I think Rico is giving you good advice. The 650 is a good press. It's fast, real fast. But the caliber conversions are expensive and it's slow to change calibers in. You can easily load 650 an hour, but this doesn't do you any good if you can't afford reloading components or shoot enough to load that many rounds an hour.
If you have a lot of calibers and want to reload all of them affordably, like I do, you'll want something like the Lee Classic Cast turret press setup Rico mentions. I reload for 30 plus calibers and my Hornady LnL, which is much cheaper than the Dillon 650 to do caliber changes on, got too expensive to justify buying a caliber change. So I bought the Lee Classic Cast turret press for everything I don't load a lot on, but want to reload for accuracy purposes on. For example: .303 Brit, 7.62 X 39, 7.5 Swiss, etc.
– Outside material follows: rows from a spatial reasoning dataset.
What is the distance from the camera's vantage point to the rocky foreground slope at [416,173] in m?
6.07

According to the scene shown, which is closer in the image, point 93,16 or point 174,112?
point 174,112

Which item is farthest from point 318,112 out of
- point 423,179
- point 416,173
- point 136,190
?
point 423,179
With the Lee, I can be reloading for these calibers for $35.00 per caliber. If I want to go fancy and add an extra riser and powder measure, that's only $36.00 more per caliber. With a die set installed in a turret, I can put the turret in, add the riser and powder measure to the turret and I'm reloading in 5 minutes, if that.
The total price for the Lee Classic Cast Turret Press, with lg/sm primer safety prime, a Pro Auto Disk measure, one turret and a scale (granted, not a great one, but an accurate one) is only $150.00 at cabella's.
IF you're positive you're going to get need the 650 production, go for it. It's a good press. But if you aren't positive you'll use the full capacity, you're better off with something like the Lee. I wish the Lee had been available when I bought my Hornady. If it had, I'm not sure I would have bought the Hornady. A lot of bang for the buck there.